This is the Courant story, and this is the situation:
Hartford has under-performing, low-resource schools already. What do you think the elimination of so many positions will accomplish? Forty-seven of those eliminations come from consolidating four schools, but the rest?
I’ve been in Connecticut for 30 years now, and I wonder: How many generations of Hartford students need to bear the brunt of this kind of thing before we figure it out.
“… the state and the city has flat-funded the school system’s general operating budget for eight straight years…”
There’s your problem.
It doesn’t help that over the past five years Congress has cut K-12 education funding to the States by about 20%. And Connecticut lost millions when Obama signed The Every Child Succeeds Act. (Apparently Connecticut schools have yet to achieve “rock bottom” status.) Things could be worse for Connecticut. The funding caps, (that are essentially funding cuts), in that Act cost New York $60.9 million. Michigan and Pennsylvania are losing $24 million.

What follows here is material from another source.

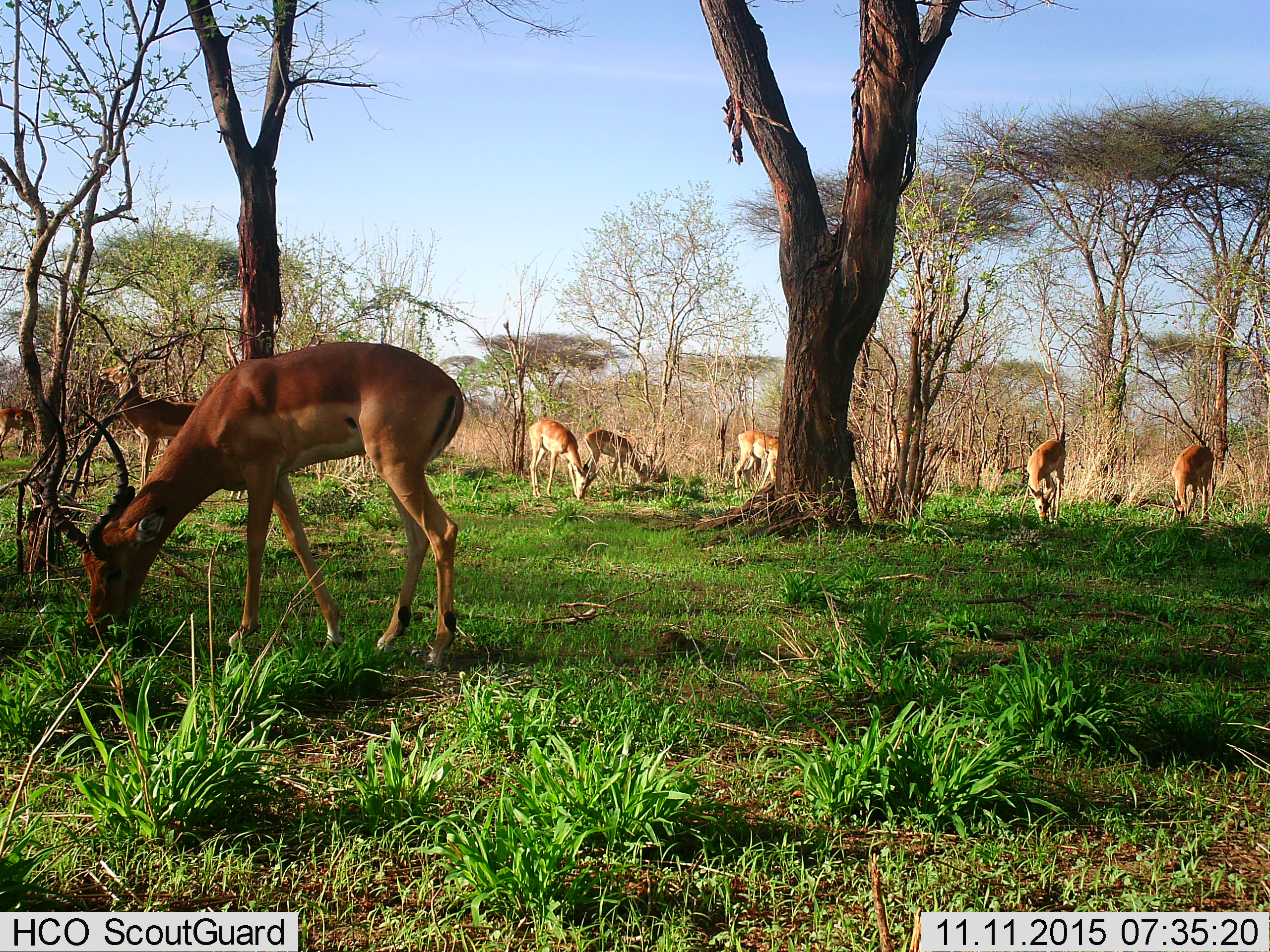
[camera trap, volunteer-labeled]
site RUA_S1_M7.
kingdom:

The doom and gloom of deficit hucksters…“we must act now to save our children’s futures”…are, in fact, contributing in a significant way to the destruction of those futures.
Right? And always, always, always we choose to act in the short term and not think long. So we’re going to launch another generation of kids out into the world without properly funding their public education. Bless our hearts.
Caught up with some Dean Baker yesterday, who put his talent for clear and concise analysis to work on the issue:
Baker says we shouldn’t be paying any attention to the deficit hawks. Unfortunately, we don’t have much say in the matter.